Brief>
A complete response lists each line of the data below that includes the word "relative".

[Stored items from a collection]
=== Begin Enclosure ===

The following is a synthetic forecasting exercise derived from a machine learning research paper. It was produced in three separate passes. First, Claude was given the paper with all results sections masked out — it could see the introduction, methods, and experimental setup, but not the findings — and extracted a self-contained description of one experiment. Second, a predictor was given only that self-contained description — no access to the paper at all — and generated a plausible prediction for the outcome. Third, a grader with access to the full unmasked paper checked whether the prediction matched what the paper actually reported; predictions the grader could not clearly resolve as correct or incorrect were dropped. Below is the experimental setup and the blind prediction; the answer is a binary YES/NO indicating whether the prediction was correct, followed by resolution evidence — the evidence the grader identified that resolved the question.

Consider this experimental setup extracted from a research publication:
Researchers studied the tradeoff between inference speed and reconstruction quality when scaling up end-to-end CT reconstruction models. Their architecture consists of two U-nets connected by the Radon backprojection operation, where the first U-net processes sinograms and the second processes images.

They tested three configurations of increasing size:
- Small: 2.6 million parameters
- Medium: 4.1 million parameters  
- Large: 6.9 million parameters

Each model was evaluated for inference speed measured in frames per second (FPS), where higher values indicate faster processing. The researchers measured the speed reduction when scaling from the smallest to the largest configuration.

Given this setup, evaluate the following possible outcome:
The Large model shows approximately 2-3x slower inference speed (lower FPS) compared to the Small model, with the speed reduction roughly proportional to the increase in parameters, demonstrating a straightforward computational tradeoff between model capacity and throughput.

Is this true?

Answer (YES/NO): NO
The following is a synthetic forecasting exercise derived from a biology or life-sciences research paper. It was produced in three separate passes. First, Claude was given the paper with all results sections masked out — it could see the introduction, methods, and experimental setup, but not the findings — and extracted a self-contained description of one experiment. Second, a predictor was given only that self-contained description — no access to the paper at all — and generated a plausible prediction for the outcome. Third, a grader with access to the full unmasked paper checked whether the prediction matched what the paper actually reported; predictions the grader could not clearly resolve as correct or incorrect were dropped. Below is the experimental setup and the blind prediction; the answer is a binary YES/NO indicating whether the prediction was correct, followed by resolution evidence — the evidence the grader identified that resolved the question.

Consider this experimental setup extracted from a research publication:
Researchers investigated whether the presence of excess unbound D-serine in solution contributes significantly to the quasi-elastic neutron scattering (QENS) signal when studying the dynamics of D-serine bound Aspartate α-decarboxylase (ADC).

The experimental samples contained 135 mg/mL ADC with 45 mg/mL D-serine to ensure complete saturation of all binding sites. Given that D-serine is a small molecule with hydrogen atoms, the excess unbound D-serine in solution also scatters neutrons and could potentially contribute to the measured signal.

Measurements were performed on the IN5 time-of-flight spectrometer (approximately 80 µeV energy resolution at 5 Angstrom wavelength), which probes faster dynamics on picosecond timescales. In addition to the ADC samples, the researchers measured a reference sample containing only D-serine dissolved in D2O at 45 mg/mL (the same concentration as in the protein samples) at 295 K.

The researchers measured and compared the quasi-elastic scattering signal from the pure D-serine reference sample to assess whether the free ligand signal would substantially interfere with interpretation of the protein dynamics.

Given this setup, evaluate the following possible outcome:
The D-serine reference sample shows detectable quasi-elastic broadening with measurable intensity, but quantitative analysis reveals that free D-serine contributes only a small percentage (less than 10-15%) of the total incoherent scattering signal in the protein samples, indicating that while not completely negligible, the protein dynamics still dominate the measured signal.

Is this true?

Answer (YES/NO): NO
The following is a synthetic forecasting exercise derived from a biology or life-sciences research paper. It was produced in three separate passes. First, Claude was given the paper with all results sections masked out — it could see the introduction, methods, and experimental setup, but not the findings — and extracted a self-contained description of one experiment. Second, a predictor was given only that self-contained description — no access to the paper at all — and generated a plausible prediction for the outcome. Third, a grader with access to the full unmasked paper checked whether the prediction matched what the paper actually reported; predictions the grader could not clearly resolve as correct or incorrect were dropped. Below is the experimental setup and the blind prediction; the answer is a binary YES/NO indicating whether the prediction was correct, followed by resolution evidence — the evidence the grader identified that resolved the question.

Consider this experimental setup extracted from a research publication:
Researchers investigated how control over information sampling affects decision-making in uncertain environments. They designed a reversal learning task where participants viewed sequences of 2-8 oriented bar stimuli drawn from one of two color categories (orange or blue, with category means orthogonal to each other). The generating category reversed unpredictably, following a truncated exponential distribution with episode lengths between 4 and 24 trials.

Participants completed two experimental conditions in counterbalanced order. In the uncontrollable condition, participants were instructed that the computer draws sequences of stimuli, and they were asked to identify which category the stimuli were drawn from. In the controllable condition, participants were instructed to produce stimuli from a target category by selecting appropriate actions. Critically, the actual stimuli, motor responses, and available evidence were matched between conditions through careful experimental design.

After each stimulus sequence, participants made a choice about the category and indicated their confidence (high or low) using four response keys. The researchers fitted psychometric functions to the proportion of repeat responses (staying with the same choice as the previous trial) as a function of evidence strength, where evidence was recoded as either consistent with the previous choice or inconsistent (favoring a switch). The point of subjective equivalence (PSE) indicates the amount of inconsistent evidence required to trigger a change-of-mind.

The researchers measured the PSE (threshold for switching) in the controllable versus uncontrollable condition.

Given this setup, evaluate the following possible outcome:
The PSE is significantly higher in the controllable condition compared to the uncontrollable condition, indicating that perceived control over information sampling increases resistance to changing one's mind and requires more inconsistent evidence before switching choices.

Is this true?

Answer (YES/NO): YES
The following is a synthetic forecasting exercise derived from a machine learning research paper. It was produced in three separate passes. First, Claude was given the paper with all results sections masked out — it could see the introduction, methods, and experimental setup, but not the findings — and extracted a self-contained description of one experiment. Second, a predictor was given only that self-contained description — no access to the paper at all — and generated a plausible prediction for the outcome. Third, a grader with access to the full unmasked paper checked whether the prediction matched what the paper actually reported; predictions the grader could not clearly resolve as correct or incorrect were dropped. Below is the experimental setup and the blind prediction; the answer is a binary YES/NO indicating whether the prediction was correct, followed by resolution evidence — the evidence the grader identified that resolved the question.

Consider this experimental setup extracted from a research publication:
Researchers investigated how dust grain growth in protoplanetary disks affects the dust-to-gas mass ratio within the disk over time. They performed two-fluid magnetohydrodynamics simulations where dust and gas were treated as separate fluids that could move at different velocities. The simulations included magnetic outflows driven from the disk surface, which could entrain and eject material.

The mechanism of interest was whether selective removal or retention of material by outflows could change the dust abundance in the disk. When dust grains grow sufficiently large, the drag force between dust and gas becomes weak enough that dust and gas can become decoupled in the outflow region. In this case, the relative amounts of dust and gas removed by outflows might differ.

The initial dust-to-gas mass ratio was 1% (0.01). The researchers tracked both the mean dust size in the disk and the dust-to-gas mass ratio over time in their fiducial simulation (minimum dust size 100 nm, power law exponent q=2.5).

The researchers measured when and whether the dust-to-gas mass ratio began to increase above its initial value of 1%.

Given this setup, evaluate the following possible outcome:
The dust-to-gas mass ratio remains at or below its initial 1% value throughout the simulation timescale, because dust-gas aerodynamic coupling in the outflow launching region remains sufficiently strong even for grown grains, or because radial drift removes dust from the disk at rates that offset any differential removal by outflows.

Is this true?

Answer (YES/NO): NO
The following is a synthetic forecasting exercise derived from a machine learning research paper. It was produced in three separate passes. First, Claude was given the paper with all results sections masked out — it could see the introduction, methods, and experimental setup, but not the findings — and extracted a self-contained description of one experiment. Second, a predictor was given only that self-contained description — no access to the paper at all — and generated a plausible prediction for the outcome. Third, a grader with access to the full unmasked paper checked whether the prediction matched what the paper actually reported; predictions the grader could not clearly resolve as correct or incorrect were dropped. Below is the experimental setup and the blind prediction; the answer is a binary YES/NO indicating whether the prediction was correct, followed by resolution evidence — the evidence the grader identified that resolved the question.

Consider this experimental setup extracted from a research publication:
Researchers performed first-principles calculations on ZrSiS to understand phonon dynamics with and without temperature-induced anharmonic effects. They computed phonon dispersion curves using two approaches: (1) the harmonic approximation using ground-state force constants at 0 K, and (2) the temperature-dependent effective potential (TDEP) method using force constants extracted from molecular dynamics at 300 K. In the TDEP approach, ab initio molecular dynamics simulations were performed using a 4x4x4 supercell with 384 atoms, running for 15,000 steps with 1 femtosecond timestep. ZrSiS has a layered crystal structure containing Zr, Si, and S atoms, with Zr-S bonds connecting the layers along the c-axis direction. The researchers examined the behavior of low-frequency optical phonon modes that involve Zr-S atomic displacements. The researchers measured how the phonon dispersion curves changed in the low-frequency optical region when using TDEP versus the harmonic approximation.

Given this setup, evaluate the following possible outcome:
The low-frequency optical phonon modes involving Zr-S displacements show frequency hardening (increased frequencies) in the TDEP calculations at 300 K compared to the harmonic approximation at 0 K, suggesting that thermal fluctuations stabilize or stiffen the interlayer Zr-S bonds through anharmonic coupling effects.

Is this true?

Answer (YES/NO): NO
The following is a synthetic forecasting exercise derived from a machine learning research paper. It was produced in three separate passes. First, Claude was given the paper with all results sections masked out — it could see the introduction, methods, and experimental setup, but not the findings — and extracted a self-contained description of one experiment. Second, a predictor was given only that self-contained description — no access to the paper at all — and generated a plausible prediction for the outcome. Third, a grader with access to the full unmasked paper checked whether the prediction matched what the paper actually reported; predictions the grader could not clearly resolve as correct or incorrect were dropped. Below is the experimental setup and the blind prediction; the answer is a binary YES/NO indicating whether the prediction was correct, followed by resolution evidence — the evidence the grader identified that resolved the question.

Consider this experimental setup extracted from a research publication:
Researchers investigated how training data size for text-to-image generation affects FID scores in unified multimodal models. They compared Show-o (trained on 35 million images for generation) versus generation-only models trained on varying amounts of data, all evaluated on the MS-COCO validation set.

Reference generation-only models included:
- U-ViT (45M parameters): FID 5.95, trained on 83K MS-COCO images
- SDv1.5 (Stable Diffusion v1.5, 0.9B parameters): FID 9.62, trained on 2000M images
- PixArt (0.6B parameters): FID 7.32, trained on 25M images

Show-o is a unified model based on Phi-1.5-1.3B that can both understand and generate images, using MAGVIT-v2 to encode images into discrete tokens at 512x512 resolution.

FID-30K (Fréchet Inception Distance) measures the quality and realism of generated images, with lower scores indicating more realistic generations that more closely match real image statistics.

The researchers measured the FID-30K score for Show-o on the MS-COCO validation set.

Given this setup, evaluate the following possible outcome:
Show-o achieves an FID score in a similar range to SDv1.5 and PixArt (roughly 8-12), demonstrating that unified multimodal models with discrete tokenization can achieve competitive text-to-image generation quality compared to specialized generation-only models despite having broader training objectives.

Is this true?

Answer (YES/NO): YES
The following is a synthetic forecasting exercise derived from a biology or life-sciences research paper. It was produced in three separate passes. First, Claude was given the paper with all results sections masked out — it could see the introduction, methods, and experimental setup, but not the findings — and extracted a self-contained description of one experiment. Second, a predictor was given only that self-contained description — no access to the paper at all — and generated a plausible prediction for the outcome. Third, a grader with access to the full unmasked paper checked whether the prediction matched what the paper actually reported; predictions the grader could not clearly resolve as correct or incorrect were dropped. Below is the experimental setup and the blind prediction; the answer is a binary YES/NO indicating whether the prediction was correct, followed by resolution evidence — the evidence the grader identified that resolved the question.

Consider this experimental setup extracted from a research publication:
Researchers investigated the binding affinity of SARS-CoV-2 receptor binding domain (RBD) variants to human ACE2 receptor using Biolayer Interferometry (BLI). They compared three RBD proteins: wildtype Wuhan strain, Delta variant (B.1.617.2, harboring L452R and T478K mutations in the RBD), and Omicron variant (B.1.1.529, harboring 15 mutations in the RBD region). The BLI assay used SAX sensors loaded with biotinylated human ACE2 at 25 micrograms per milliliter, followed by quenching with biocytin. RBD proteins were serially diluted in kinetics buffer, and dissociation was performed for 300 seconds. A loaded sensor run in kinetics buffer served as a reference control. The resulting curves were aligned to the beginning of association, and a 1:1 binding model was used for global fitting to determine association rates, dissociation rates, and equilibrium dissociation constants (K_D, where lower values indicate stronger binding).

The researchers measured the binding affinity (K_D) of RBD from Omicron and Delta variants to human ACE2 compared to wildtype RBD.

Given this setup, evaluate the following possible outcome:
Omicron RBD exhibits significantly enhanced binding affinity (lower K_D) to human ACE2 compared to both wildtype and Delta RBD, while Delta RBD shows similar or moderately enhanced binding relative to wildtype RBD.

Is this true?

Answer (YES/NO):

=== End Enclosure ===

Answer for this exercise>
The mechanism of interest was whether selective removal or retention of material by outflows could change the dust abundance in the disk. When dust grains grow sufficiently large, the drag force between dust and gas becomes weak enough that dust and gas can become decoupled in the outflow region. In this case, the relative amounts of dust and gas removed by outflows might differ.
Omicron RBD exhibits significantly enhanced binding affinity (lower K_D) to human ACE2 compared to both wildtype and Delta RBD, while Delta RBD shows similar or moderately enhanced binding relative to wildtype RBD.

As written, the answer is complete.